How do I split up a large Git branch into lots of smaller branches?
Asked Answered
R

6

47

I have imported from SVN into Git, now I have one big branch, like this:

  • work on feature C
  • work on feature B
  • work on feature C
  • work on feature C
  • work on feature B
  • work on feature A

I want separate feature branches, for A, B, C. I'm cherry picking commits to new branches but this doesn't remove them from the original branch so I have to manually track which ones I have pulled out.

There are around 800 commits to split up, and maybe 50 features/bugfixes.

It would be nice to have the ones I have pulled out reflected this way somehow in the git log, so I know which ones I have already done. Is this possible?

I can rebase the entire branch, skipping the commits I have pulled out, but I'm worried this will cause lots of conflicts. I don't want to resolve 500 conflicts every time I pull a commit out.

What's the best method of pulling out commits from one uber branch onto smaller feature branches, whilst keeping track of your progress?

Ray answered 22/9, 2012 at 3:31 Comment(0)
D
52

What I do in this case is use interactive rebase.

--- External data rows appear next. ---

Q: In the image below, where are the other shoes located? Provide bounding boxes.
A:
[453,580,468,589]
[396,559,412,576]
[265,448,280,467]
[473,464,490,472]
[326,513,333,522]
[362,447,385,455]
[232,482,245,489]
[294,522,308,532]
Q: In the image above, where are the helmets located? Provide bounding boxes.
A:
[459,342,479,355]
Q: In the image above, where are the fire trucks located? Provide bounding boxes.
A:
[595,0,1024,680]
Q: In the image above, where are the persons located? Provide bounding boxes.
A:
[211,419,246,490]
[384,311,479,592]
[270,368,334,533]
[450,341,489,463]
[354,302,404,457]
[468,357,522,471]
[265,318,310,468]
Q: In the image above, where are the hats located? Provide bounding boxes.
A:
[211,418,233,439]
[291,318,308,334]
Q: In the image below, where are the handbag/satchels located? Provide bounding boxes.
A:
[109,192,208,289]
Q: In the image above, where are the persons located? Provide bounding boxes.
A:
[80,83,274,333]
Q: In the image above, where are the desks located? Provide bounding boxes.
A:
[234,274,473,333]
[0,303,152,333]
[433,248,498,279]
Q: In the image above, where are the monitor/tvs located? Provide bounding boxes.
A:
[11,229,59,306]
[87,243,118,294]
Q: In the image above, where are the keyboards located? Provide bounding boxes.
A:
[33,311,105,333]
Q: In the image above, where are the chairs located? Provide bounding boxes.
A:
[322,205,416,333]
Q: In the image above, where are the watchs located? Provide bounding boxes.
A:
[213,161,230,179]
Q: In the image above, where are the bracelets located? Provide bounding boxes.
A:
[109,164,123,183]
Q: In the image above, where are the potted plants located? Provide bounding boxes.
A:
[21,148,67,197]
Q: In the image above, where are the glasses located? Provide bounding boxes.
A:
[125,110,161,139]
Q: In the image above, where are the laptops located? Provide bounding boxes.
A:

At your HEAD, create your branches A, B, and C. Also create a "backup" branch (you could name it backup) in case things go wrong and you need your original HEAD back.

git branch feature-a
git branch feature-b
git branch feature-c
git branch backup-before-rebase

Then, create a branch at the commit you want them to start from, maybe at a convenient stable commit. Call it new_trunk or something.

git checkout HEAD~50       ## this will be the new tree-trunk
git branch new_trunk

Then, do interactive rebases and pick out the commits you want to keep in that branch. Used this way, it's basically like cherry-picking in bulk.

git checkout feature-a
git rebase -i new_trunk    ## -i is for "Interactive"

When you're done, you should have 3 branches with separate histories starting from new_trunk and a backup branch reflecting the old HEAD if you still need it.

Duchamp answered 22/9, 2012 at 8:20 Comment(9)
Also look into rerere to help if you run into the same conflicts again and again.Duchamp
I usually use tags instead of branches, for stuff that is supposed to remain unchanged - especially backups.Trematode
tags are good too - new_trunk is a good candidate for a tag instead of a branchDuchamp
This is a good suggestion, but it doesn't solve the difficult problem I outlined: How to track which commits on the original branch have been cherry picked/rebased onto another branch? One idea is simply to add a tag to every commit after picking it out. Another idea is to pick the commits in order one by one and keep a tag up to date as to where i've got to. I suspect there is a better way, though.Ray
I'm not clear on why this doesn't do that - the "path" from the root branch is reflected in the git tree. Can you elaborate in the question on what forensics you need to do after your reorganization is done?Duchamp
When you rebase, the commits you pick are duplicated onto the new branch, as far as I know, the log does not provide any "equality" visuals to say that commit A == commit X and commit B == commit Y. The only thing it does is share the root commit. For example if I create a feature branch and rebase it, skipping commits 2 and 3 but keeping 1 and 4. The new branch will start from commit 1, but commit 4 will be duplicated and there is no way of seeing visually that the 'new' commit 4 (on the new branch) is the same as the old commit 4.Ray
That's correct, because to git they are not the same. The commit message will be preserved (unless you change it yourself during the rebase). You can also git diff the two commits if you want to check if they really are the same, but I don't know of any clients that do this systematically.Duchamp
This answer seems incomplete - how do I use the interactive rebase? "pick" for the commits I want on the feature branch, and "drop" or delete lines for the commits I don't want on that feature branch? I won't lose any commits as warned in the interactive rebase editor comments?Flowerdeluce
"Also create a "backup" branch (you could name it backup) in case things go wrong and you need your original HEAD back."Duchamp
A
10

Personally I would really consider pros and cons of such large changes (once more if you've already done this). If you run into conflicts (which is in large rebase/cherry-pick annoying and hard-to-solve by itself) you will probably have tough times when merging features back to your "master" branch.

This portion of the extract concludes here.